Easier method to prove limit by epsilon delta definition.

Question

supposed I wish to prove this limit via the epsilon delta definition of limits:

$$\lim_{x \to -1}\frac{1}{\sqrt{x^2+3}}=\frac{1}{2}.$$

This means I have to show that:

$$\bigg|\frac{1}{\sqrt{x^2+3}} - \frac{1}{2}\bigg| < \epsilon$$ whenever $0<\big|x +1\big|<\delta$.

How can I proceed to choose $\delta$ in a way such that my proof will be simple? So far I have tried to work "backwards" but ended up all messy because of the squareroot.

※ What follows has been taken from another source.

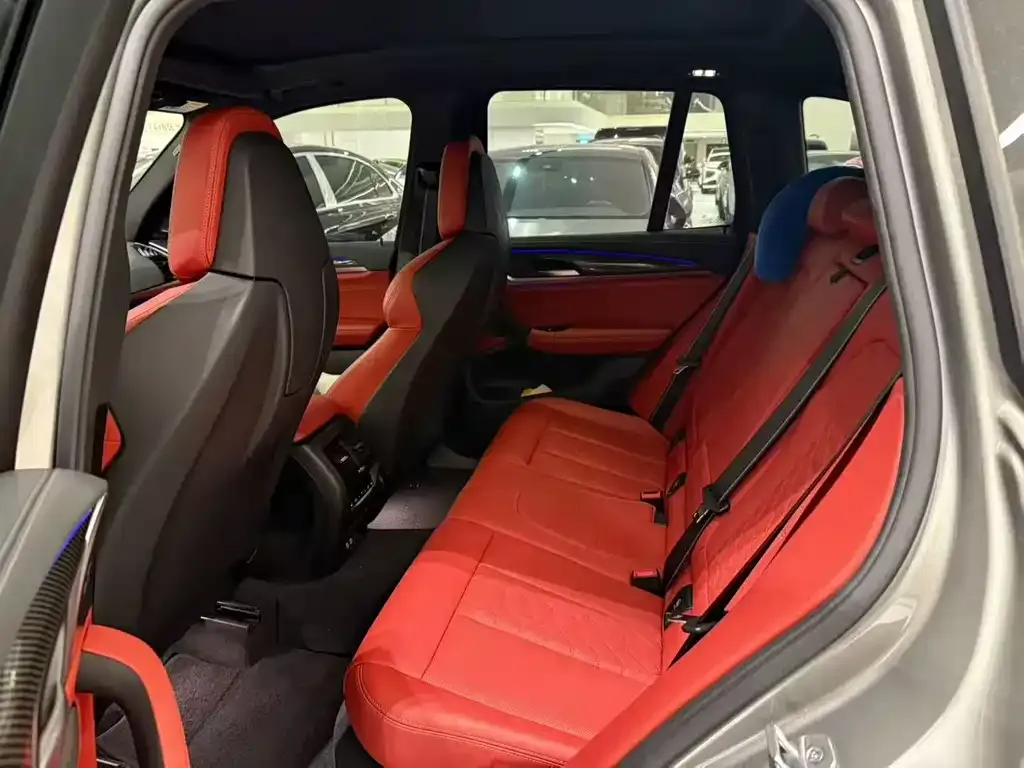 BMW X3 M 2021 из CN, фото 3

Any hint or help would be appreciated. Thanks!

Answer 1

Let $\varepsilon > 0$; then $$ \begin{split} \left| \frac{1}{(x^{2}+3)^{1/2}} - \frac{1}{2}\right| &= \left| \frac{2 - (x^{2}+3)^{1/2}}{2(x^{2}+3)^{1/2}}\right| \\ &= \frac{|x-1||x+1|}{4(x^{2}+3)^{1/2} + 2(x^{2}+3)} \\ &< |x-1||x+1| \\ &< |x+1| \\ &< \varepsilon \end{split}$$ if $|x+1| < 3$ and $< \varepsilon$, so taking $\delta := \min \{ 3, \varepsilon \}$ suffices.

Answer 2

$$\left|\frac{1}{\sqrt{x^2+3}}-\frac{1}{2}\right|=\frac{|2-\sqrt{x^2+3}|}{2\sqrt{x^2+3}}=\frac{\left|2-|x|\sqrt{1+\frac{3}{x^2}}\right|}{2\sqrt{x^2+3}}$$

Take $-2\leq x\leq 0$, then

you can easily show that $$\left|2-|x|\sqrt{1+\frac{3}{x^2}}\right|\leq |x+1|$$

and conclude.